In what state of mind should he do it? In that which is ordered by article 353 of the Code of Criminal Procedure. Text, sublime and apparently written by Stendhal, which provides this in paragraph 2: “ Subject to the requirement to provide reasons for the decision, the law does not ask each of the judges and jurors making up the Assize Court to account for the means by which they were convinced, it does not prescribe to them rules by which they must follow particularly depend on the fullness and sufficiency of a proof; it prescribes them to question themselves, in silence and recollection and to seek, in the sincerity of their conscience, what impression the evidence brought against the accused, and the means of his defense. » The law only asks them this single question, which contains the full extent of their duties: “Do you have a deep conviction? ».
This is what, since Rome, thework of justice. The collective work of Justice which can alone guarantee our fundamental freedoms; among which is, first and foremost, the presumption of innocence. This is what you, “feminists”, blinded as you are by your ideology, are going to destroy without even being aware of it. The work of justice, people of dress, is the treasure that we received from those who trained us in the universities and that we have the signal duty to defend, together. Against all odds if necessary. To prevent the country from sinking into arbitrariness.
We have known for decades that we can get anything voted on in parliament. It is therefore possible that one day, the latter, arguing in particular (which is however false) that we could not, in the state of current positive law, punish the rape of a victim in a state of astonishment, adopts, like Germany, Spain or Sweden, a law which would require that anyone accused of rape or sexual assault provide positive proof (verbal, physical!?) of the consent given to them by their accuser concomitantly with the sexual relationship in retrospect contested. Maelstrom then assured. Because of its undoubtedly devastating effects on the very balance of society; whose trust, essential between the members, would be from the beginning and forever undermined.
« Laws are not pure acts of power; they are acts of wisdom, justice and reason. The legislator exercises less authority than a priesthood.
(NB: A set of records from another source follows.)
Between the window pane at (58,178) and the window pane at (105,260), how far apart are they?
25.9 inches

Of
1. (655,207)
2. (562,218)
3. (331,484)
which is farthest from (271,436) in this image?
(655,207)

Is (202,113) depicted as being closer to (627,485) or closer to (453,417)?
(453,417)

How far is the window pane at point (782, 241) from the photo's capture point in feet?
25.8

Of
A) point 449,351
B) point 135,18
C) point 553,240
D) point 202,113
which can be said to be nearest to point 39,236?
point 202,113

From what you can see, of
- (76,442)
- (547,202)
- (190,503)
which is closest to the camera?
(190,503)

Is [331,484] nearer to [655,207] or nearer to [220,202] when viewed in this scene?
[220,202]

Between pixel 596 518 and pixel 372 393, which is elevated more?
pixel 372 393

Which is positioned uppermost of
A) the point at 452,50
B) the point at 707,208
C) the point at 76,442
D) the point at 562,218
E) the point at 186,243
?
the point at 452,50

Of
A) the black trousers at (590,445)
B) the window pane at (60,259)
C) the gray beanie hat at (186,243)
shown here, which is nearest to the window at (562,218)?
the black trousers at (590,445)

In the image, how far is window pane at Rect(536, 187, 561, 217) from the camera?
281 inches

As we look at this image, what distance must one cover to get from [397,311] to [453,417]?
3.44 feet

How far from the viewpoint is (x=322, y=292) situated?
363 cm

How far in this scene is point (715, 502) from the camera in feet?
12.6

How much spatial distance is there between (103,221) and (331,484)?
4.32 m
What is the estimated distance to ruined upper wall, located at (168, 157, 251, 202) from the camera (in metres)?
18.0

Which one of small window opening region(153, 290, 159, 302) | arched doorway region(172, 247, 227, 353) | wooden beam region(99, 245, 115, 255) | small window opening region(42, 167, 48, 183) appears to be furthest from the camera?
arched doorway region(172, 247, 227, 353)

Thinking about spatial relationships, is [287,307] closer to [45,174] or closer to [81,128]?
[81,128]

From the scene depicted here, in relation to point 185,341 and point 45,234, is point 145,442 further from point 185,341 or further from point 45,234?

He must not lose sight (…) that we must be sober about new developments in matters of legislation, because if it is possible, in a new institution, to calculate the advantages that the theory offers us, it is not possible to do so. is not to know all the disadvantages that practice alone can discover; that we must leave the good, if we are in doubt about the best; that in correcting an abuse, we must still see the dangers of the correction itself », wrote Portalis, in his Preliminary Speech of the First Draft of the Civil Code, delivered on January 2, 1801. It is appropriate to remind us today, because the argument, timeless, is of course also valid for the legislator criminal.
“Laws are not pure acts of power; they are acts of wisdom, justice and reason. »
On February 24, 2025, the four-month trial of ex-surgeon Joël Le Scouarnec will begin in Vannes; accused of 300 rapes and sexual assaults carried out over decades, mainly against minors. I dare to believe that the cause of these victims will mobilize at least as much (but without vociferation and demand for condemnation a priori) than that of Madame Pélicot. Because when a ship is wrecked, as lifeboats are launched in panic, we do not hear the screams: Women first! women first! » ; more ” Women and the children First of all ! Women and the children First of all« .
« They want to be free and don’t know how to be fair » lamented Abbot Sieyès during his Speech to the Constituent Assembly of August 10, 1789. Worth thinking about, I think.